══ Texto selecionado

No meio de tudo isto, ei-los a abanar a cabeça e a mimosearem-se com sorrisos irónicos, tão convencidos estavam de que uma afinidade assim só podia ser classificada como improvável. Um verdadeiro encanto. Era como receber um presente maravilhosamente embrulhado, abri-lo e descobrir que lá dentro se encontra o que temos desejado há anos mas que nunca sonhámos receber. A vida de Sarah transformara-se em algo maravilhoso graças a este Stephen-Não-Sei-Quê, que por acaso se apaixonara por uma mulher que já não pertencia ao mundo dos vivos.
(...)
"Você é louco, Stephen." "Claro que sou. Não tenho quaisquer problemas em o admitir, Sarah." Contudo, dizer que alguém é louco é transformá-lo num ser inofensivo. Sem dúvida, aquela era mesmo uma palavra traiçoeira."



"Sarah voltou a olhar-se ao espelho, elogiando o que lhe agradava, censurando o que não podia elogiar, e, ao lembrar-se de Henry, deixou-se levar por uma onda de ternura. Porém, a ternura pouco mais é do que uma corda esticada sobre o abismo. Podia muito bem sonhar com os braços de Henry passados em volta do seu corpo, mas bastava colocar a situação em palavras para a cena se tornar caricata, merecedora de pouco mais de uma gargalhada irónica. Uma mulher com mais de 60 anos apaixonada por um rapaz com metade da sua idade... Como teria ela descrito aquilo aos 20 anos? Ou mesmo aos 30? (E era como se estivesse a ver o seu rosto de rapariga, severo, cruel, arrogante.) De nada servia utilizar a desculpa de que também ele a amava. Claro que Henry queria ir para a cama consigo e, se o fizesse, tal por certo se ficaria a dever à paixão, mas também - e como lhe magoava algo tão cruel quanto aquilo! - a uma certa dose de curiosidade. "Como será fazer amor com uma mulher com o dobro da minha idade?" E teria ela coragem de se virar para aquele amante e confessar que já não dormia com um homem há cerca de vinte anos? "Ao fim e ao cabo, vinte anos pouco ou nada representam para mim... por certo já ouviste dizer que, com o passar dos anos, o tempo adquire uma outra dimensão... talvez até já o tenhas começado a sentir, enquanto que, para alguém com a tua idade, vinte anos equivalem a quase dois terços de vida." Não, ali estava algo que nem mesmo ela, cuja franqueza em questões amorosas já lhe trouxera alguns problemas, seria capaz de confessar a homem algum. Contudo, se fossem mesmo para a cama, seria exactamente isto que estaria a pensar: "Há vinte anos que não dormia com um homem.""

════
══ Registos fornecidos

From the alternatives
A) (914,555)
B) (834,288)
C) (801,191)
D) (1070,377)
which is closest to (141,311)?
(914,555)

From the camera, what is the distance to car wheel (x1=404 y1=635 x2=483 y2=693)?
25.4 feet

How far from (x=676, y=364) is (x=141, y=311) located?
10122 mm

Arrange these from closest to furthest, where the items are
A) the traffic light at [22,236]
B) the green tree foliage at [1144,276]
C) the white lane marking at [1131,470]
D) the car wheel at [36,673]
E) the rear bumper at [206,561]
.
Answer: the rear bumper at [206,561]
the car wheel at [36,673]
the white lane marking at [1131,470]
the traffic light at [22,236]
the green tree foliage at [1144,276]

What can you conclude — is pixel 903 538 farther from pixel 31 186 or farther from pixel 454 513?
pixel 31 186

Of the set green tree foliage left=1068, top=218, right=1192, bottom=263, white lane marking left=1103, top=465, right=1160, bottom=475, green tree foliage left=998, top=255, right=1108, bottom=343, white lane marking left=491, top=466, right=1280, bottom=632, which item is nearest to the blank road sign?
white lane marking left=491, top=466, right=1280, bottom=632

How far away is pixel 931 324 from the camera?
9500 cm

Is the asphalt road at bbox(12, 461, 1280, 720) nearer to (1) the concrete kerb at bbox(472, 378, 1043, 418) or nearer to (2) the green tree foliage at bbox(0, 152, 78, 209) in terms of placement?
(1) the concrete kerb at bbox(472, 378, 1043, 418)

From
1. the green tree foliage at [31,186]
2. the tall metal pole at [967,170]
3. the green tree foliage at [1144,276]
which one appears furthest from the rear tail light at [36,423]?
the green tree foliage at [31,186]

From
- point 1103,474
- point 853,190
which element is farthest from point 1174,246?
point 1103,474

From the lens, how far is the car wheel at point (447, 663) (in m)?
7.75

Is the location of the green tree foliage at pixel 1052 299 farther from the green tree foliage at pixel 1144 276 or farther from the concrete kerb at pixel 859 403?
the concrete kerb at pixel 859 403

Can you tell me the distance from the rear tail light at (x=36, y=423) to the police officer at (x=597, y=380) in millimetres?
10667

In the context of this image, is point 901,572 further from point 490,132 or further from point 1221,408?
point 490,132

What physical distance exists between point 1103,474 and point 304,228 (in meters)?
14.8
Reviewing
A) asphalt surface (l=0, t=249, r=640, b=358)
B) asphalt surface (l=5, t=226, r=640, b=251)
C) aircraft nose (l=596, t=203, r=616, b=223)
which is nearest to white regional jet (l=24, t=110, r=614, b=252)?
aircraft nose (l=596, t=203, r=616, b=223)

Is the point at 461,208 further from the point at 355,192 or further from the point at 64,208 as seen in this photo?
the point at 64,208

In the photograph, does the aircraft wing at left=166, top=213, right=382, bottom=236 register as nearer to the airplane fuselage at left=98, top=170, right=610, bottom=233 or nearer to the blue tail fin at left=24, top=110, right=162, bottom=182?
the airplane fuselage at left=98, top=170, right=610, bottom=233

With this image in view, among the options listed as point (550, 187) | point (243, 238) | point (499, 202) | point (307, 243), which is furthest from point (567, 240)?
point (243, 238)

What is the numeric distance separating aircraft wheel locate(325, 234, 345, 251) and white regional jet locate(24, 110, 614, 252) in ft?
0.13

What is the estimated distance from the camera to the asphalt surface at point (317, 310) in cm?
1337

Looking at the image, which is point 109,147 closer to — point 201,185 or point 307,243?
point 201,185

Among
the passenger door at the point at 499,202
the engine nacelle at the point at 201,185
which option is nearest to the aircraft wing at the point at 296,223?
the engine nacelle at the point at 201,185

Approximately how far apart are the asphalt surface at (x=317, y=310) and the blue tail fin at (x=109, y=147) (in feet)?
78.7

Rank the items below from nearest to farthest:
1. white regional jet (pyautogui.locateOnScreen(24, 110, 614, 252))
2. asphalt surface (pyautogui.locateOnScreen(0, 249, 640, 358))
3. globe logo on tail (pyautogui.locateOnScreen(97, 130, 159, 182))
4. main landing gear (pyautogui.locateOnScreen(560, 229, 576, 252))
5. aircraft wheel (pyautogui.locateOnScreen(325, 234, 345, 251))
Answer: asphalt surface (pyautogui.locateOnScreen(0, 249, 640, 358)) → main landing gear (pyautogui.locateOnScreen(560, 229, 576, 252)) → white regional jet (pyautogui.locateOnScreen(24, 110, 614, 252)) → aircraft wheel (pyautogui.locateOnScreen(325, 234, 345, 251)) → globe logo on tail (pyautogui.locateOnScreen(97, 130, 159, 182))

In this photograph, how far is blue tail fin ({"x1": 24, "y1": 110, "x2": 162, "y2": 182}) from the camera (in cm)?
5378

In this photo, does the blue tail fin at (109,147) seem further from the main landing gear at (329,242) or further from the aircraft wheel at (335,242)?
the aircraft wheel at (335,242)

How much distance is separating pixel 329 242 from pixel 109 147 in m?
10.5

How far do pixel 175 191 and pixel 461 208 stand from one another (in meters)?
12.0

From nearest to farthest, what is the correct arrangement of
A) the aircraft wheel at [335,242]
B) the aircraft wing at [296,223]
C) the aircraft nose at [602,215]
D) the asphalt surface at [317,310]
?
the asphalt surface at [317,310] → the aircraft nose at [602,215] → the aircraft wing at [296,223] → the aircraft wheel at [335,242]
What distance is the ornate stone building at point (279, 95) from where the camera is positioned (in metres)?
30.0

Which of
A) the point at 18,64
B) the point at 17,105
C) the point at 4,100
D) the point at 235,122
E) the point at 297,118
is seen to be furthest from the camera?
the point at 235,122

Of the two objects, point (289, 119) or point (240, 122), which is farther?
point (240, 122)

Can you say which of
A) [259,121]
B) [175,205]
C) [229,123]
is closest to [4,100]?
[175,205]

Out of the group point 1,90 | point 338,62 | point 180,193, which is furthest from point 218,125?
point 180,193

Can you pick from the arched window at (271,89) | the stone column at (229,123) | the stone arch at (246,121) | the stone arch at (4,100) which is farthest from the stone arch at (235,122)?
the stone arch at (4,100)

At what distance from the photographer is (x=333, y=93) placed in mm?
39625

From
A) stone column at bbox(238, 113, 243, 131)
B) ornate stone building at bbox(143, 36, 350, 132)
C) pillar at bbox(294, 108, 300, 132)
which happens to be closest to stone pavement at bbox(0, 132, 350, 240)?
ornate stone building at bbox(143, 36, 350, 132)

════

_Instruções_:
1) Transcreva sem alterações o trecho do texto que abre com as palavras que contêm "No meio de tudo" e fecha com "mundo dos vivos.".
2) Responda às perguntas sobre o texto:
(a) Por quem se apaixonara Stephen?
(b) O que Stephen afirma não ter problemas em admitir?
(c) Há cerca de quantos anos Sarah não dormia com um homem?
Baseie-se exclusivamente no texto.

_Respostas dadas_:
1)
No meio de tudo isto, ei-los a abanar a cabeça e a mimosearem-se com sorrisos irónicos, tão convencidos estavam de que uma afinidade assim só podia ser classificada como improvável. Um verdadeiro encanto. Era como receber um presente maravilhosamente embrulhado, abri-lo e descobrir que lá dentro se encontra o que temos desejado há anos mas que nunca sonhámos receber. A vida de Sarah transformara-se em algo maravilhoso graças a este Stephen-Não-Sei-Quê, que por acaso se apaixonara por uma mulher que já não pertencia ao mundo dos vivos.

2)
(a) Por uma mulher que já não pertencia ao mundo dos vivos.
(b) Que é louco.
(c) Há cerca de vinte anos.